EMAIL FROM AMERICA: A Man of the People
Chinua Achebe is on
my mind. I must congratulate the brave warrior for scaling his 80th
year on this rugged earth. This card-carrying member of his ardent cult
of followers wishes him many more years of happiness, peace and
prosperity.
My father,
Papalolo, and I would not be where we are today without Achebe’s
fearless and nurturing leadership. More on that later, but there was a
time when people actually read books in Nigeria. Today, Nigeria is a
nation of mostly uncritical people reading, swearing and living by
“holy” books that were crafted by scheming, feuding brothers in ancient
times, siblings who could not stand the notion of living together in
peace.
Today in Nigeria,
the bible has become a weapon of mass destruction. Not only is it
destroying the lives and aspirations of the truly dispossessed, it is
destroying Nigerian culture, our ways of life as it should be. And
those that call themselves “pastors” are at the heart of this rampage,
presiding over this hell on earth that serves to create brick by brick
their own commercial heaven. I am not a Christian, but I sincerely hope
that there really is a mean unforgiving God and a hot hell and that all
our thieving pastors have seats reserved for them on the high table of
hell.
My favourite book
of all times is Achebe’s ‘Things Fall Apart’. It is easily my security
blanket. Whenever I am stressed, I go to it like my bible and read a
passage; it never fails to console me. Until Facebook came along and my
parents Papalolo and Mamalolo befriended me, exile was hell and there
was a passage in ‘Things Fall Apart’ where Okonkwo was being consoled
in the wintry depths of his exile by his maternal uncle. That passage
is my favourite; I used to go to it many times a year until Facebook
came along. My father Papalolo is also an Achebe groupie. My dad did
not have a formal secondary school education, but a scrappy soul, he
educated himself.
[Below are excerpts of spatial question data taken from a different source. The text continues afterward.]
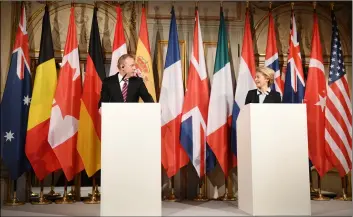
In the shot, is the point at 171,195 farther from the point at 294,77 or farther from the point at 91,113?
the point at 294,77

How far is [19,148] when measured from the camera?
5.77 m

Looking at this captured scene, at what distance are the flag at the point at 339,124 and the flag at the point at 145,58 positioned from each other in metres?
2.61

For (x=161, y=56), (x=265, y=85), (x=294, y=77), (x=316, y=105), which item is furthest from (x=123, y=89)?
(x=316, y=105)

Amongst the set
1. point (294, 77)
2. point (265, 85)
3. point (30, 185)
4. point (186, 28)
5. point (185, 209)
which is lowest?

He got disillusioned about the experiment called
Nigeria very early in his life and the dark humour in his reading
choices reflected his disenchantment. A dashing warrior who spent a
career prepared to die for Nigeria, he now relies on the generosity of
his children to make it to the next day. The country that he fought
for, the leaders that he fought for, have long forgotten about him and
fellow retirees. Our leaders fight over loot, national resources, that
if shared equally among all of us, would make each Nigerian as rich as
Saudi Arabian oil sheikhs. There is no God.
My father loved
books and newspapers. He loved detective stories and so he subscribed
to magazines like ‘True Detective’. He was also a romantic and he made
sure to subscribe to romance magazines. I was addicted to pictorial
magazines like ‘Sadness and Joy’, ‘Boom’ and the antics of the
detective Lance Spearman and “bad man” Rabon Zollo.
I remember once
breaking down in tears when, as punishment, my dad would not buy me the
latest copy of ‘Boom’. The magazine featured a good looking warrior and
his elephant who always managed to vanquish his enemies. Some of the
enemies were man-eating plants! My father loved Agatha Christie’s
stories. I also distinctly remember the Inspector West series by John
Creasey. Inspector Roger West was a dashing young Scotland Yard
detective and several volumes of his exploits were housed in my
father’s cupboard. My father had a cupboard of books and as a young boy
I thought it was a thing of magic; no matter how many times I visited
that cupboard there was always a book I had never read. I travelled to
many worlds on the wings of my father’s cupboard – India, England,
America and faraway places that housed little impish boys that loved to
dream.
Achebe’s books spoke to my father because Achebe was of his
generation and he could identify with the issues that the books
wrestled with. My dad would always tell me that the books ‘A Man of the
People’ and ‘No Longer at Ease’ were fabrics torn from Nigeria. They
featured the uncritical acceptance of Western culture, what my Facebook
friend, Binyavanga Wainana the brilliant writer of Kenyan extraction,
once contemptuously called mimicry on his Facebook status. In the
books, Nigerian intellectuals, newly arrived from England would acquire
cars, fake accents and at dinner parties the favourite greeting was:
“How is the car behaving?” My dad loved that phrase. On certain days,
with a glass of Star lager beer in his hand, the keys of his motorcycle
twirling around his finger, and that twinkle in his impish eyes, he
would ask the mirror in our parlour: “How is the car behaving?” and we
would both break into long peals of laughter. Here is to you, Professor
Achebe for bonding my father and me with the glue of your powerful
words. You sir, are a man of the people.